MONROE – This isn’t the manufacturing your grandfather knew.
That was part of the message that Make It in Union County stressed during it Manufacturing Awareness Week on Oct. 1-5. Make It in Union County is a program of the Union County Chamber of Commerce.
During the week-long event, several manufacturers opened their doors to students, their parents and educators for tours of their facilities. About 500 people attended a manufacturing expo at South Piedmont Community College. SPCC offers an apprenticeship program that allows students the opportunity to work at manufacturing companies.
Around 150 manufacturing companies operate in Union County, and Manufacturing Awareness Week is a good way to connect manufacturers with prospective employees, according to Pat Kahle, president of the chamber.
“The reason for Make It in Union County is it relates to increasing awareness in our young people, their parents and their educators about the great jobs in manufacturing,” Kahle said. “It’s totally different than their grandfather’s manufacturing. These are high-paying jobs in a clean place to work.
“Many do not require a four-year university education. Many can come right here to South Piedmont Community College and receive some training, get national certification and go to work. For us, it is making sure our community understands that our young people can stay here, build a family, enjoy living here in our community and earn a very good wage.”
Kirkco Corporation of Monroe was one of the many companies at the manufacturing expo on Oct. 4. President T.W. Kirkpatrick said his company takes advantage of the apprenticeship program by employing SPCC student Chris Collins.

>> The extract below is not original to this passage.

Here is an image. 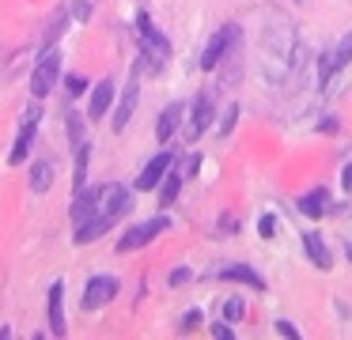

Kirkco was established in 1985 as an importer and distributor of adhesive, sealant and lubricant metering, mixing, and dispensing equipment. Over the years, it has grown in both knowledge and size to be able to supply not only dispensing equipment but also complete system solutions that include design and integration.
“The situation, as it is for everyone, it’s hard to find people,” Kirkpatrick said. “We explored the apprenticeship program about five years ago. Chris Collins worked for us for about six months when he was still in high school. The apprenticeship program has been very important in his success at Kirkco Corporation. I hope he will be a long-term employee for us.”
Collins, a 2017 Porter Ridge graduate, said he would like to eventually get a four-year degree in mechanical engineering.
“It’s really about furthering your education while being able to work full-time,” Collins said of the apprenticeship program. “I’ve learned so much working at Kirkco. When I started, I didn’t know much. I have learned so many mechanical traits. I do multiple jobs and I like that aspect of it. It is good to work for a family company.”
Manufacturers in Union County employ around 15,000 people, and that is a large economic footprint in the county.
“Union County has a very strong manufacturing population,” Kahle said. “That includes the really largest ones like ATI Specialty Materials to very small machine shops. A good many of the employees live in Union County. Manufacturing here is Union County is a very strong economic support of our county. Manufacturing supports many of the services that we, the residents of Union County, use. Manufacturing is a great boon for our county.”
The opening of the Monroe Expressway in the coming weeks and the announcement of a new industrial park in Monroe will possibly allow even more manufacturing companies to call the county home. The new expressway will also improve transportation logistics for existing companies in the area.
“There is still room for manufacturing to grow here in Union County,” Kahle said.
What is the SPCC Apprenticeship Program?
South Piedmont Community College partners with local manufacturers and offer apprenticeship programs that provide hands-on training and career development opportunities with a guaranteed job when the apprenticeship is completed. Through the apprenticeship program, a student can attend college and continuing education classes, receive industry certifications, and begin a career in specialized fields such as industrial maintenance mechanic, welding, machinist to name a few. The training is paid for as students earn while they learn. That translates to no college debt while starting a highly paid career path in manufacturing.